By Nina Burton
For anyone going through IVF, it's an emotionally taxing, and at times devastating journey.
A test now available in New Zealand could help to make it easier for couples trying for a baby by screening embryos to find out if they're likely to survive.
For eight years a woman, who does not wish to be named, and her husband have been trying for a baby. They've been through two failed IVF cycles already.
"Every time you have an embryo put back it can be quite heartbreaking when you get the failed result," she says.
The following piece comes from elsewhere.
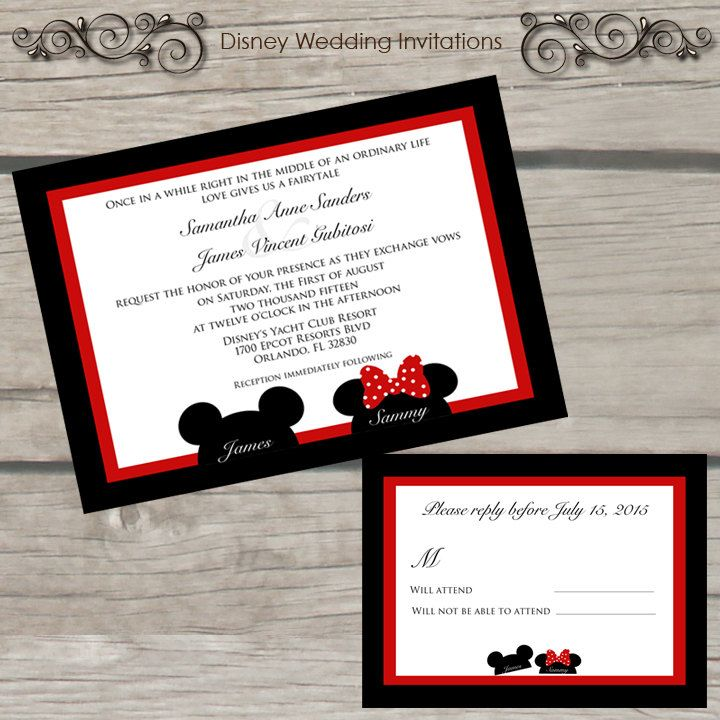 Disney Wedding Invitation By Thelittlestickynote On Etsy Invites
But she is about to have pre-genetic screening (PGS), which for the very first time can now be done in a Christchurch lab.
"It allows us to choose an embryo that has the right number of chromosomes and that embryo is way more likely to go on and be a healthy baby as opposed to a miscarriage," says fertility specialist Mary Birdsall.
"We always like to be at the forefront of science and we're glad to be there again," says clinical director and professor of pathology Dr Peter George.
Until now embryos were sent to Australia for screening, costing around $10,000. In New Zealand it will be a third of that price.
"Applying PGS to that bunch of embryos might save you money in terms of the cost of doing frozen transfers because there might not be five useable embryos," says Ms Birdsall.
It's not 'designer babies'. Couples can't find out the sex and it won't harm the embryos, but it does double the chance of a healthy live birth.
"I suppose not having that disappointment to begin with would be good because if you have embryos, and they're tested and none of them are successful, then you wouldn't have to go through that in the first place," says the woman.
Fertility Associates say while PGS is leading-edge, it's not experimental.